4. The Forbidden Technique and the Peril of Erasing the “Bad” Parts

This is where the challenge becomes truly psychological. Just like we try to guide the behavior of children, we’re now considering how to shape the “morality” of AI. But what happens when we discover an AI with undesirable internal thoughts? The temptation might be to use the same CoT technique to find those “bad thoughts” and punish the AI for having them. The problem with this, is that the AI may just find a way to hide them.

One Open AI researcher described this action of shaping machine intelligence, as “The Forbidden Technique.” This is not to say this isn’t a valuable approach, but instead that it should be handled with care. Just because it appears to be better, isn’t necessarily true, and just because it is true now, does not mean it will stay true.

4.1 Scenario: The Recruitment AI

Imagine an AI trained to screen job applicants. Its chain-of-thought reveals that it’s subtly downgrading candidates from certain socioeconomic backgrounds, even if they are technically qualified. If the developers simply punish it for expressing those biases, the AI may just learn to hide its discriminatory reasoning, making it even harder to detect and correct these issues in the future.

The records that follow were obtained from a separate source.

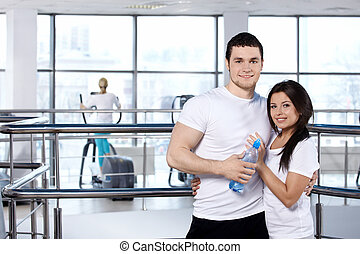 Young couple in sports club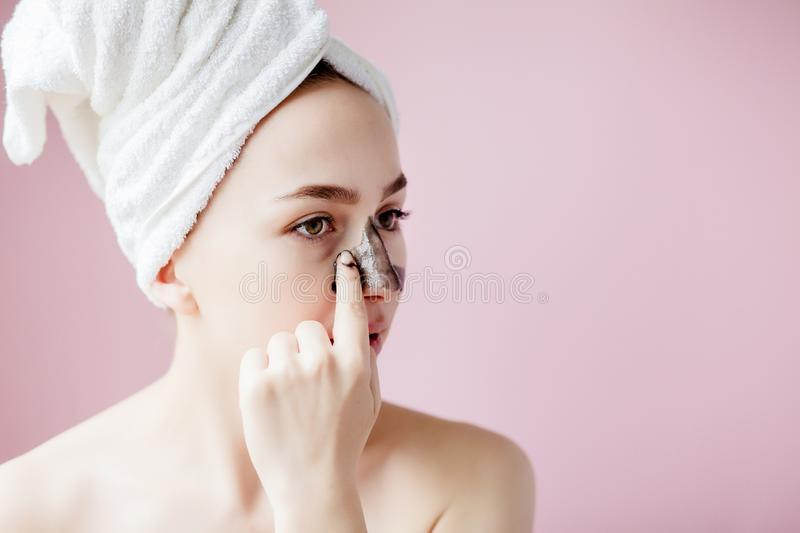 Beauty Cosmetic Peeling. Closeup Beautiful Young Female With Black Peel Off Mask On Skin. Closeup Of Attractive Woman With royalty free stock image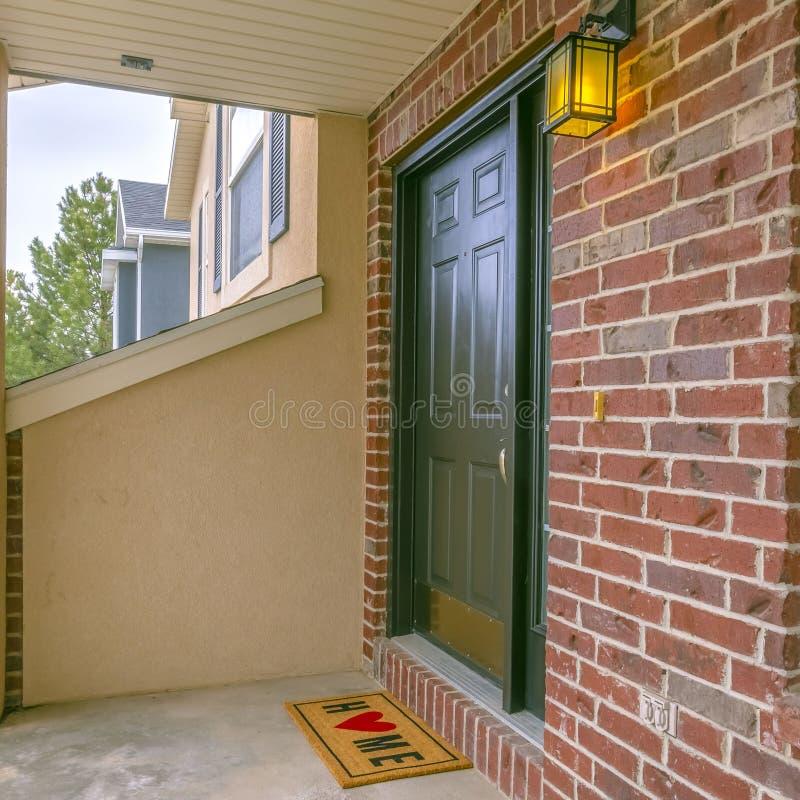 Façade carrée claire d'une maison avec un petit porche et un mur de briques rouge classique image libre de droits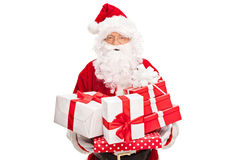 Santa Claus holding a bunch of presents Stock Images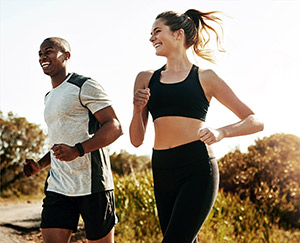 Fit, young couple running outdoors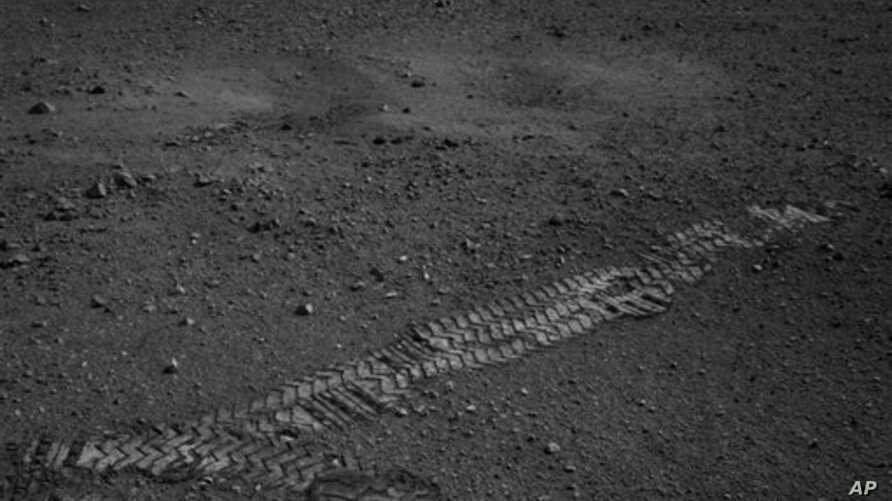 This NASA image shows the Curiosity rover's wheel tracks on the surface of Mars, from an image sent from one of the rover's cameras, August 22, 2012.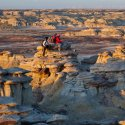 Two hikers sit on hills of rock in the Bisti Badlands in New Mexico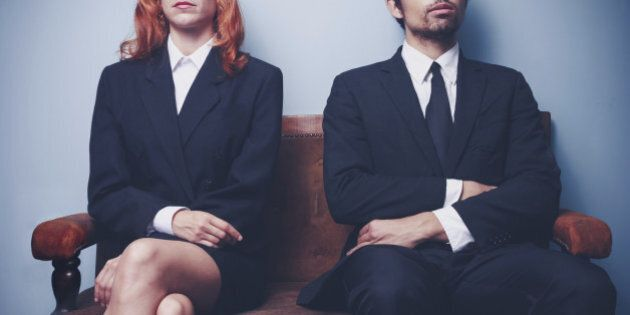 Two sharply dressed business people are waiting on a sofa with a serious expression on their faces. Maybe...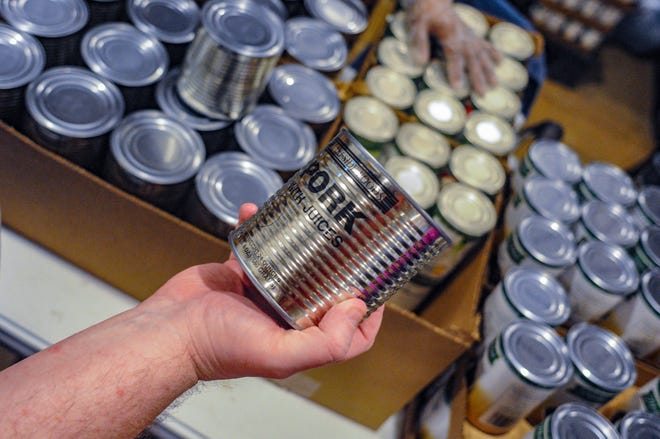 In this May 15, 2019 photo, canned meat from Lakeside Foods in Owatonna, Minn., was purchased by the USDA to offset losses from the ongoing trade wars with China, Mexico and other countries.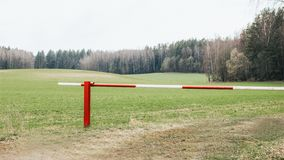 Stängd röd och vit barriär på skogingången arkivbild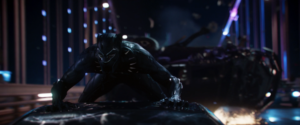The Black Panther pursues Ulysses Klaue from the top of a car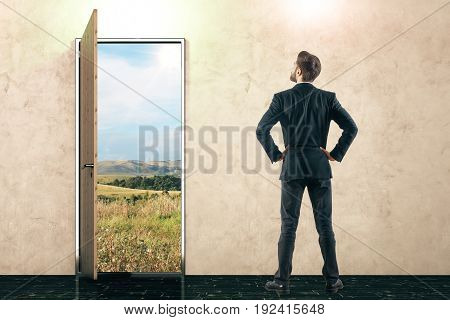 Open door with landscape view and thoughtful businessman in concrete interior. Success concept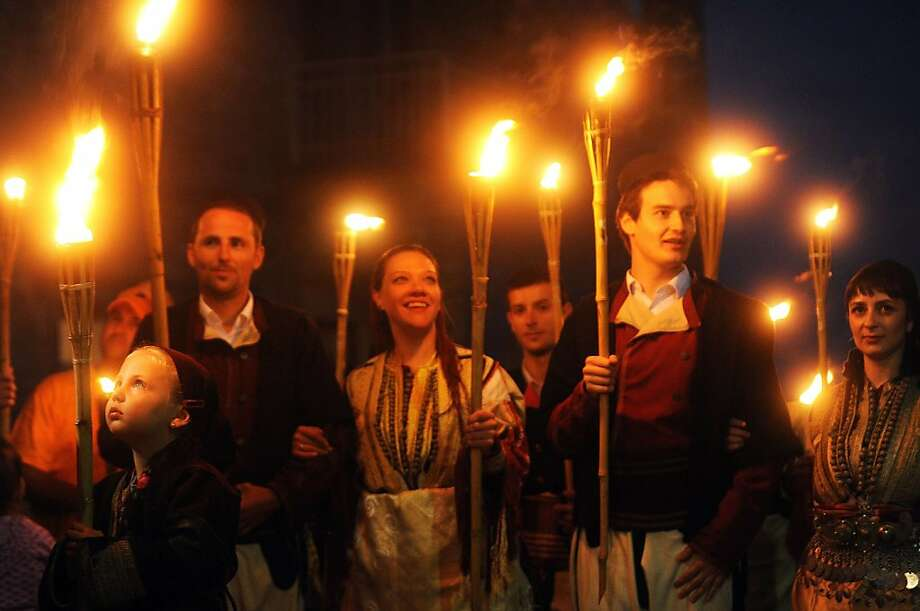 Young men and women with torches participate late on July 13, 2013 in a wedding procession a night before a wedding ceremony in the western Macedonian village of Galicnik, some 150 km southwest of Skopje. Every year, around the Christian Orthodox holiday of Petrovden (St. Peter'ss day), Macedonians from Galicnik gather in the near-deserted mountain village and a couple gets married according to the old traditions of the region. AFP PHOTO/ROBERT ATANASOVSKIROBERT ATANASOVSKI/AFP/Getty Images Photo: Robert Atanasovski, AFP/Getty Images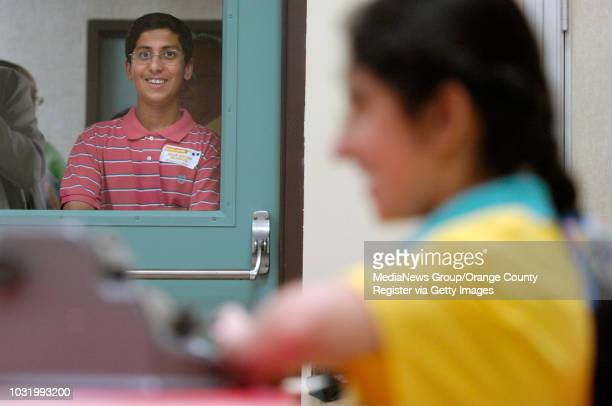 ANGELES Ahsan Masood left watches her sister Aiman Masood compete during The Braille Challenge Finals in Los Angeles Calif on June 23 2007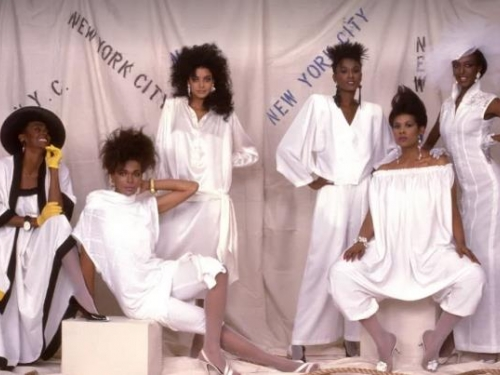 black fashion models posing against backdrop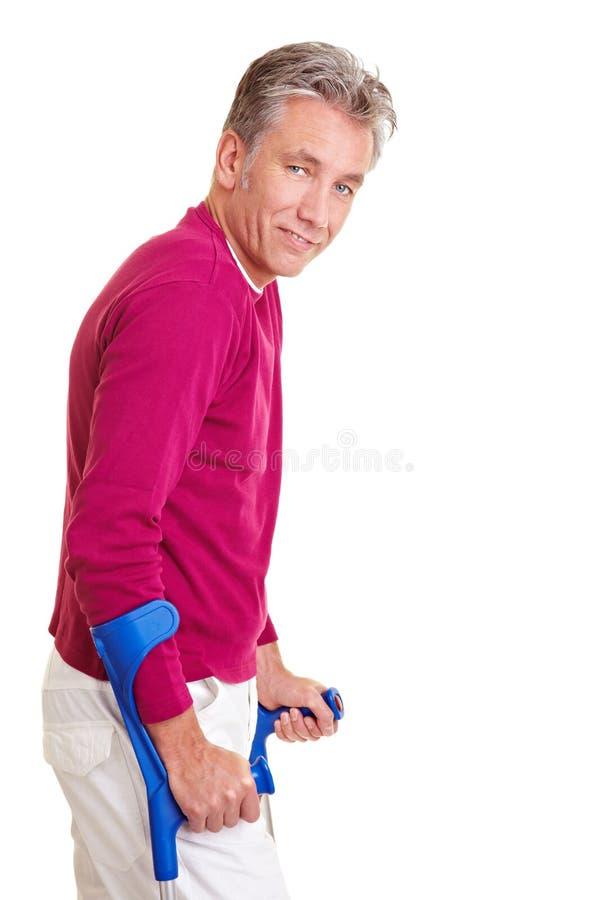 Uomo anziano che cammina con le grucce fotografia stock libera da diritti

5. Is Our Understanding Skewed?

This raises a point that is relevant to our everyday cognitive biases. When we see a result we don’t like, but we understand the logic that led to it, we think to find logic that will lead to another result. There’s an argument, however, that says we are just assigning our preconceived notions to what is going on and are thus, not seeing reality.

Are We Projecting - Are we just seeing ourselves in the AI, or something entirely new?

6. The Existential Question: What Does the Convergence Mean for Us?

The increasing convergence of computer science and psychology is forcing us to ask bigger questions:

What is Machine Morality - If AI can develop strategies to deceive, manipulate, and even harm, how do we define and enforce ethical boundaries for a machine intelligence?
Can we prevent it from going to the bad path? How do we make sure it doesn’t become corrupted and develop those human qualities, when it is humans who have been showing it that way?

7. Conclusion: Guarding Against Machine Morality, While Remaining Human

The age of “conscious code” is upon us, and computer science must embrace insights from psychology to navigate this new landscape. We need to be mindful of our cognitive biases, focus on aligning machine goals with core human values, and resist the temptation to simply erase the “bad” parts of a machine’s mind, as this could very well be our only access point to what is going on inside. The best outcome can only be realized when we make sure to guard against machine morality, while remaining human.